Exercise: Extend the passage on holographic optical modules that split sunlight into spectral bands for photovoltaic subcells, starting right after its final sentence.

Excerpted text:
* * *
In Table 2, L is the period of refraction modulation in each simple sinusoidal volume, phase holographic grating. Phi is the tilt angle of the modulation of index of refraction with respect to the plane of the optical splitting element. D is the thickness of the holographic grating. The design wavelength λ is the central wavelength of the spectral band that the optical element is designed to diffract.

The optical elements in each optical module may be stacked in any order. For purposes of illustration, FIGS. 2-5 illustrate one possible mode for arranging stacks of optical elements according to the exemplary design of Table 3. Also for purposes of illustration, FIGS. 2-5 show how optical module 132 spatially splits incident light into four spectral bandwidth portions that are diffracted and concentrated in a manner to be targeted onto the four photovoltaic modules 120, 122, 124, and 126, respectively. In actual practice, the spectral bandwidth portions may be associated with different bandwidth portions of the incident light than those specified in Table 1, depending on the design. A greater or lesser number of spectral bandwidth portions and photovoltaic members may be used in other modes of practice, as well.

FIG. 3 shows how optical elements 154-156 of optical module 132 accomplish spectral splitting in the illustrated embodiment. Optical element 154 optically and diffractively splits incident light 101 to generate a spectral bandwidth portion 171 associated with wavelengths from 280 nm to 674 nm that is targeted onto photovoltaic subcell 120 that is tuned to be photovoltaically responsive to that spectral slice. Optical element 155 then successively and further splits the light to generate a spectral bandwidth portion 172 associated with wavelengths from 1171 nm to 1676 nm that is targeted onto photovoltaic subcell 126 that is tuned to be photovoltaically responsive to that spectral slice. Next, optical element 156 successively and further splits the light to generate a spectral bandwidth portion 173 associated with wavelengths from 873 nm to 1170 nm that is targeted onto photovoltaic subcell 124 that is tuned to be photovoltaically responsive to that spectral slice. The filtering action of the optical elements 154, 155, and 156 yields a spectral bandwidth portion 174 that is associated with wavelengths from 674 nm to 873 nm. This last beam passes through module 132 to target the photovoltaic subcell 122 below optical module 132. The other optical modules spectrally split the incident light 101 into successive spectral bandwidth portions to generate similar spectral slices that are commonly targeted onto respective photovoltaic subcells 120-126 in a similar manner according to the design parameters shown in Table 3.
* * *
Given data:

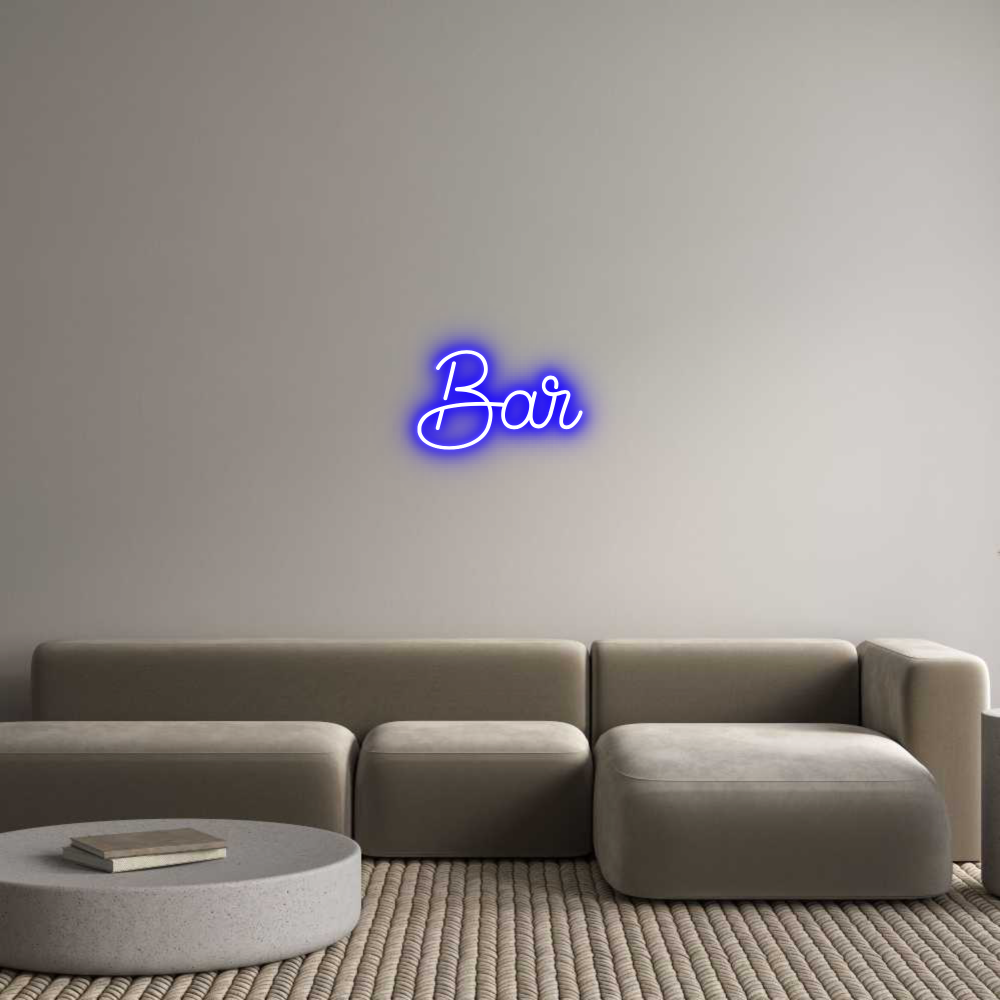 Custom Neon Sign Online Editor Bar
* * *
Response box:
Consequently, each optical module 130, 132, 134, and 136 generates spectral bandwidth portions that are targeted onto the correspondingly tuned photovoltaic subcells 120, 122, 124, and 126, respectively. For example, the 280-674 nm bandwidth portions generated by the optical modules 130, 132, 134, and 136 selectively and commonly target and are incident upon photovoltaic subcell 120. The 674-873 nm, 873-1170 nm, and 1170-1676 nm spectral bandwidth portions generated by the optical modules also selectively and commonly target and are incident upon the other photovoltaic subcells 122, 124, and 126 respectively, in a similar manner. Thus, each tuned photovoltaic subcell is irradiated by corresponding, multiple spectral bandwidth portions generated by all the optical modules 130, 132, 134, and 136. Advantageously, this means that the incident light 101 captured by the full aperture of device 100 is spectrally split in succession and directed onto correspondingly tuned photovoltaic modules to help enhance the overall efficiency of device 100.

Each optical module 130, 132, 134, and 136 generates four spectral bandwidth portions, and yet each optical module as illustrated includes a stack of three optical elements that are optically in series. Three of the four spectral slices are directed by diffractive action of the three optical elements, respectively. The fourth spectral bandwidth portion, in practical effect, results from filtering action by the stack of optical elements incorporated into each optical module. This filtered portion conveniently is targeted onto an underlying PV module. For example, if the stack of optical elements diffractively splits 280-674 nm, 674-873 nm, and 873-1170 nm wavelengths, the remainder of the incident light passing through the optical module is the 1171-1676 nm spectral bandwidth portion.

The design details shown in Tables 1 and 2 are based upon theoretical optical splitting provided by the grating stacks described in Table 3. The theoretical and actual performance of the gratings may differ. Accordingly, photovoltaic junctions 141-148 incorporated into subcells 120-126 can be tuned to be optimized for the actual spectral slices produced by the grating stack.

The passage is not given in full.